§ WORK ORDER:
In the material below, take the part that opens with the line containing "Foto del paso" and closes with the line containing "رينو Clio 4 2013 31 وهران". Write only those lines out again with "Black" swapped for "White", change nothing else, and leave out the pictures.

§ DATA TO USE:
--------------------------------
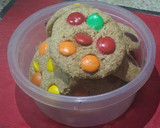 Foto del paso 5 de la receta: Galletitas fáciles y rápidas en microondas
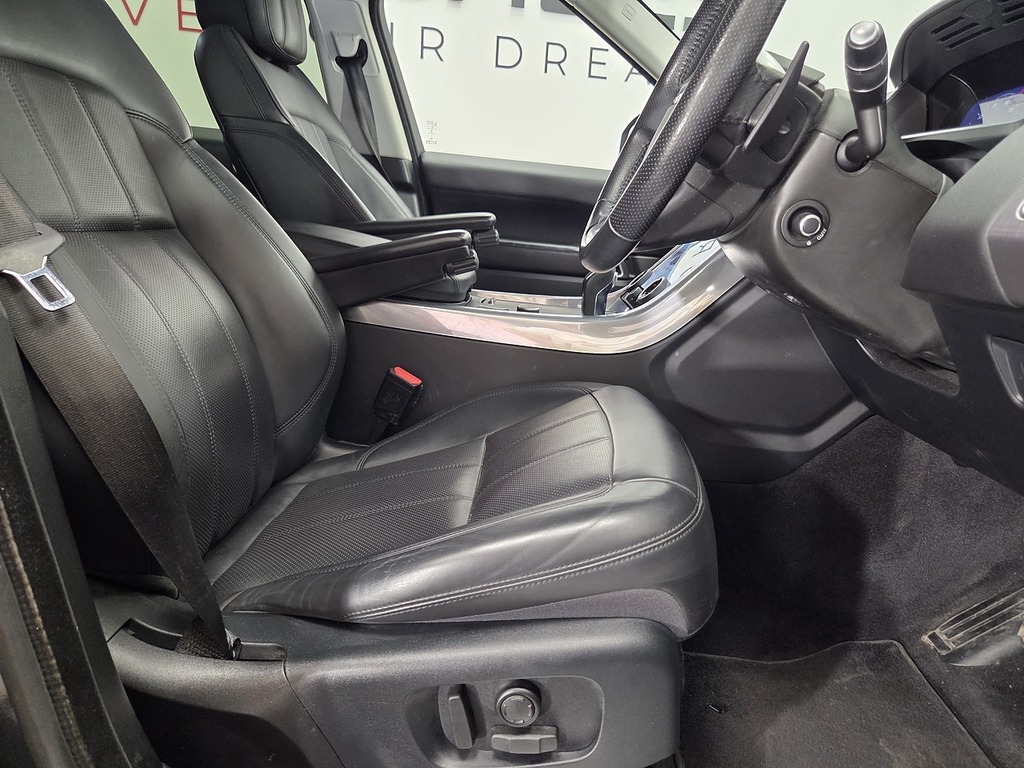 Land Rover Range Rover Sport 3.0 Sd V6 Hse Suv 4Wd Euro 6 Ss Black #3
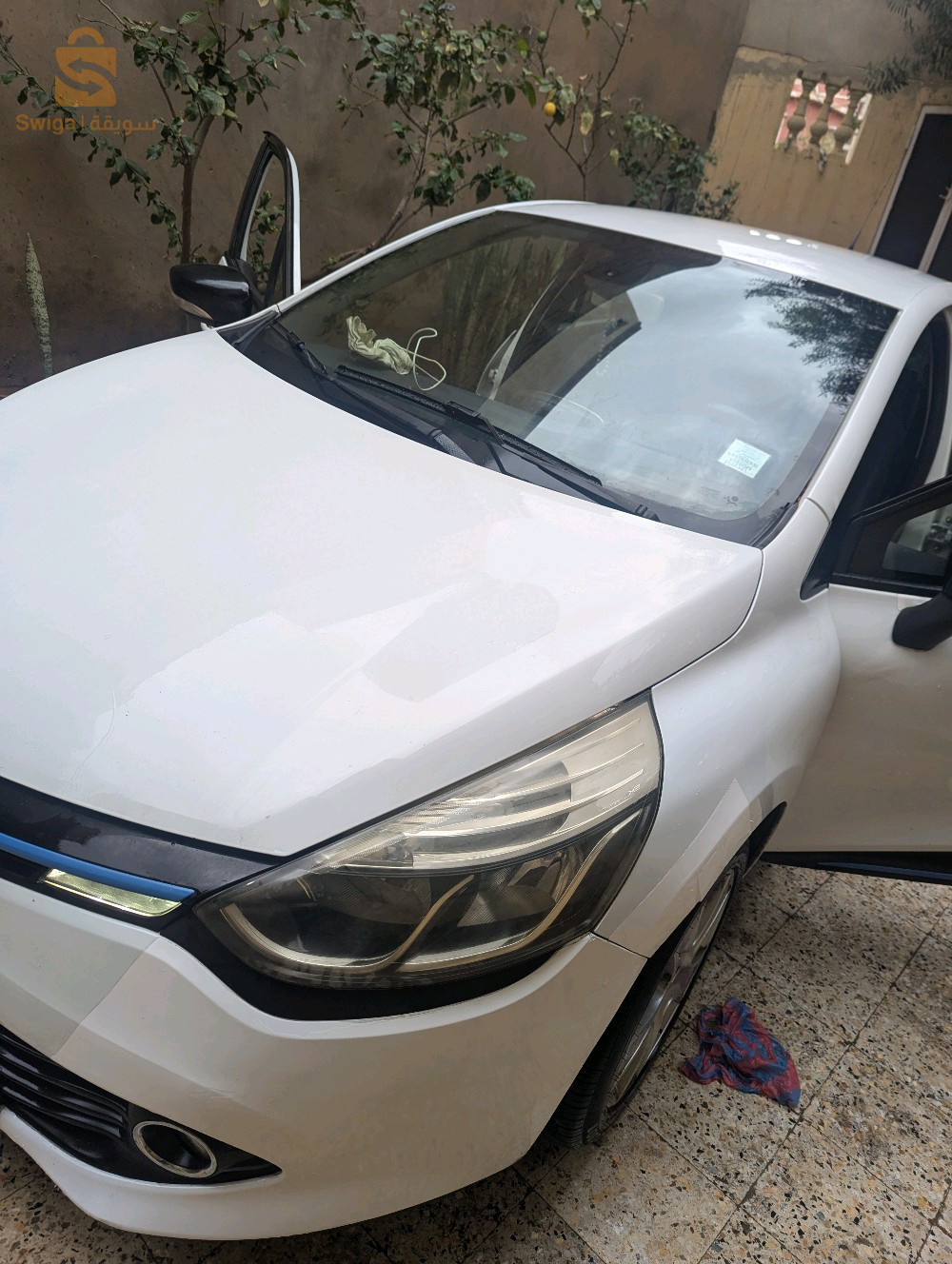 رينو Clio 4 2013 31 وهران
--------------------------------
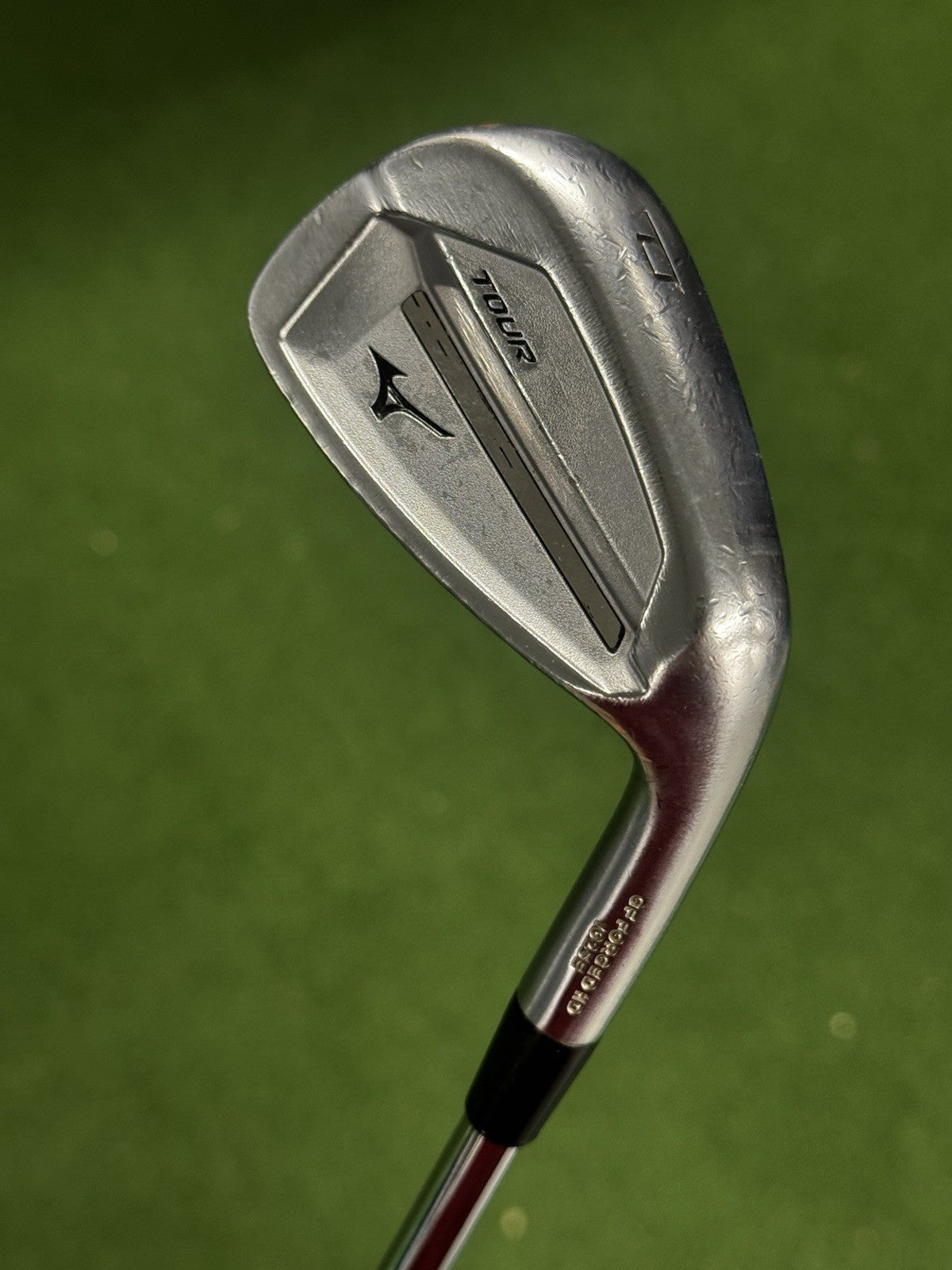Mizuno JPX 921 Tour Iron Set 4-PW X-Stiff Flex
--------------------------------
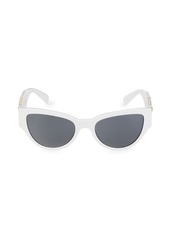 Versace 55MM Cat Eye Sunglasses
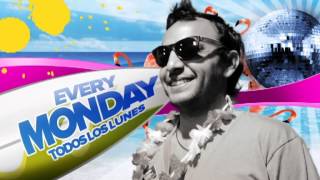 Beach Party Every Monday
--------------------------------
§ RESULT BELOW:
 Foto del paso 5 de la receta: Galletitas fáciles y rápidas en microondas
 Land Rover Range Rover Sport 3.0 Sd V6 Hse Suv 4Wd Euro 6 Ss White #3
 رينو Clio 4 2013 31 وهران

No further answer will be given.